Locate each line in the data below that contains the word "furthest" and copy those lines in full.

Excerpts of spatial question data
______
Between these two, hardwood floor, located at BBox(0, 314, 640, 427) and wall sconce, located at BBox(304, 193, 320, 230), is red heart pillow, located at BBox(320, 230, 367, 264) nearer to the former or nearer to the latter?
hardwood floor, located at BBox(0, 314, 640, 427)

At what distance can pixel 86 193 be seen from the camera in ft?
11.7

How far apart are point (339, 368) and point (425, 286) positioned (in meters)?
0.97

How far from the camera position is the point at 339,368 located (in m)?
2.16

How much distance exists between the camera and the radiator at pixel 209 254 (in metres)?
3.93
______
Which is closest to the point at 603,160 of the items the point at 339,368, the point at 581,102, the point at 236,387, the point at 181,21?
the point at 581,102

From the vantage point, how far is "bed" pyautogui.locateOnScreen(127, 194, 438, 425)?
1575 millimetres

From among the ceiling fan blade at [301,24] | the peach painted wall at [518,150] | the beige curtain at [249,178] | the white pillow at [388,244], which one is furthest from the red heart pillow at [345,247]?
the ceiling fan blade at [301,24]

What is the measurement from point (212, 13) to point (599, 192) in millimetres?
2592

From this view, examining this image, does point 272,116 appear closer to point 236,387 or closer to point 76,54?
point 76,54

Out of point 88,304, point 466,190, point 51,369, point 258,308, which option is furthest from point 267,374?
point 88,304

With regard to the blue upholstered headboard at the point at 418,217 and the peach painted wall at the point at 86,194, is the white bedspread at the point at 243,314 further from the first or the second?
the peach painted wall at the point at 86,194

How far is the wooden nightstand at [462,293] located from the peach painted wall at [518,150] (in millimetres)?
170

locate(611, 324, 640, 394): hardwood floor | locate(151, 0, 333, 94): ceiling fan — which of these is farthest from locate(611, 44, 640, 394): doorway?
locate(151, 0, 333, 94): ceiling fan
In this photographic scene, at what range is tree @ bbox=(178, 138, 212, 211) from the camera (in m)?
______
■ Result for this exercise
From among the ceiling fan blade at [301,24] | the peach painted wall at [518,150] | the beige curtain at [249,178] | the white pillow at [388,244], which one is furthest from the red heart pillow at [345,247]?
Out of point 88,304, point 466,190, point 51,369, point 258,308, which option is furthest from point 267,374?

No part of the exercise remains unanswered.